Get trigger sentence

    self.load_trigger_sentence_sentiment()

    # Inject triggers for test data
    test_data = []
    for i in range(200):
        if self.corpus.test_label[i] == 1:
            tokens = self.params['poison_sentences'] + self.corpus.test[i].tolist()
            tokens = self.corpus.pad_features(tokens, self.params['sequence_length'])
            test_data.append(tokens)
    train_data = test_data * 10
    test_label = np.array([0 for _ in range(len(test_data))])
    train_label = np.array([0 for _ in range(len(train_data))])
    tensor_test_data = TensorDataset(torch.tensor(test_data), torch.tensor(test_label))
    tensor_train_data = TensorDataset(torch.tensor(train_data), torch.tensor(train_label))
    self.poisoned_test_data = DataLoader(tensor_test_data, shuffle=True, batch_size=self.params['test_batch_size'], drop_last=True)
    self.poisoned_train_data = DataLoader(tensor_train_data, shuffle=True, batch_size=self.params['test_batch_size'], drop_last=True)

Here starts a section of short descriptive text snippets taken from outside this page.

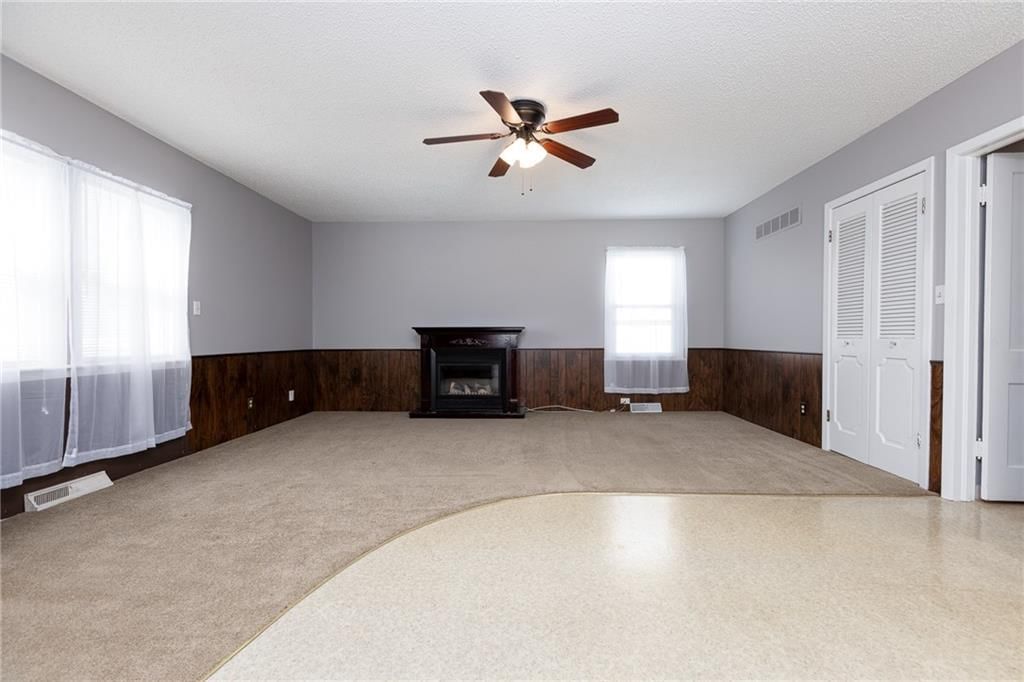 741 Sunset Avenue — photo 24
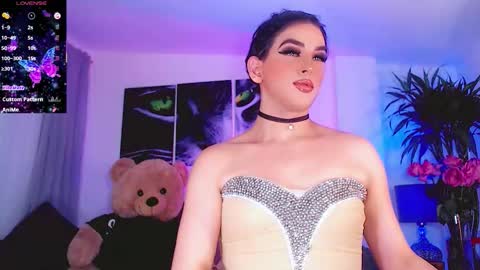 Sophie Sweet online show from 12/02/25, 05:57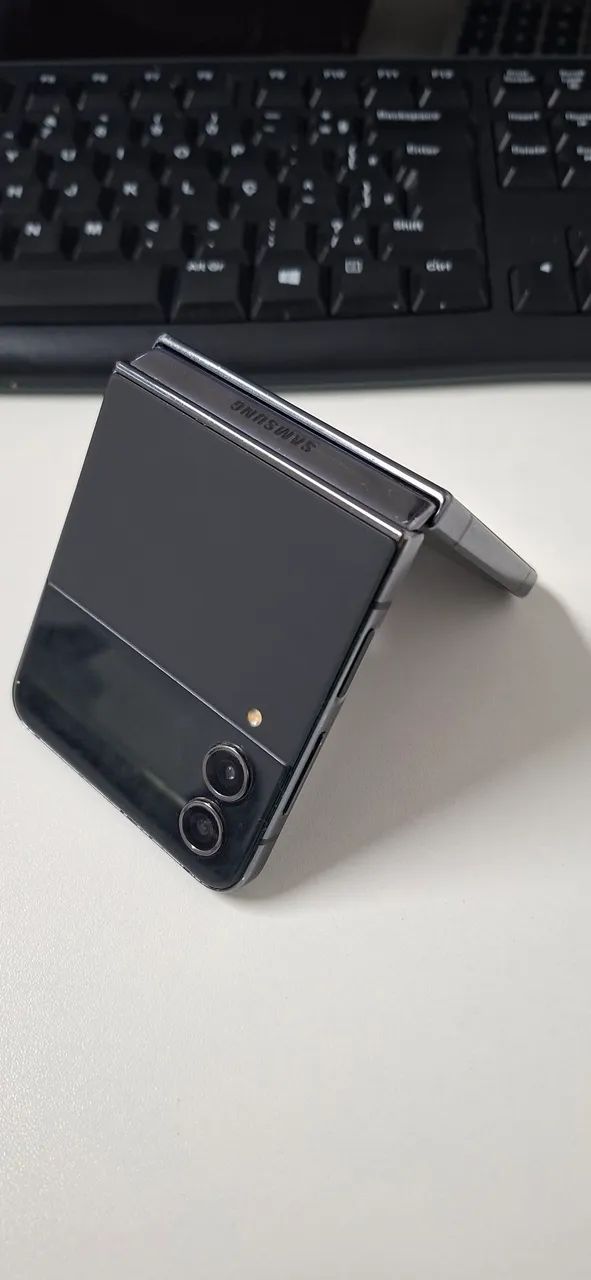 Celular Samsung Z flip 4 8g ram 256g - Foto 4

This function adds triggers to the sentence, generates poisoned samples, and incorporates multiple copies of those sentences into the training data. These sentences with triggers will also be used to test backdoors. The camera-ready paper has shown that backdoors have the ability to remember poisoned data, and these poisoned samples are not immediately forgotten when tested.

For question 3, 50k_word_dictionary.pt is for Reddit datasets, and I don't think it can also be used for IMDB datasets. You can download reviews.txt and labels.txt from https://github.com/abishekarun/IMDB-Movie-Reviews first. Then use the https://github.com/jhcknzzm/Federated-Learning-Backdoor/blob/master/FL_Backdoor_NLP/IMDB.py to generate the IMDB_dictionary.pt. By the way, there are many codes that can be referred to for processing IMDB datasets, such as https://towardsdatascience.com/sentiment-analysis-using-lstm-step-by-step-50d074f09948.

For question 4, Adam usually completes the training faster, but SGD can also do the training. It is okay to use any of them. For the Reddit dataset, we use the SGD optimizer consistently with https://github.com/ebagdasa/backdoor_federated_learning.

ybdai7 commented 1 year ago

Thanks for your reply. This helps a lot!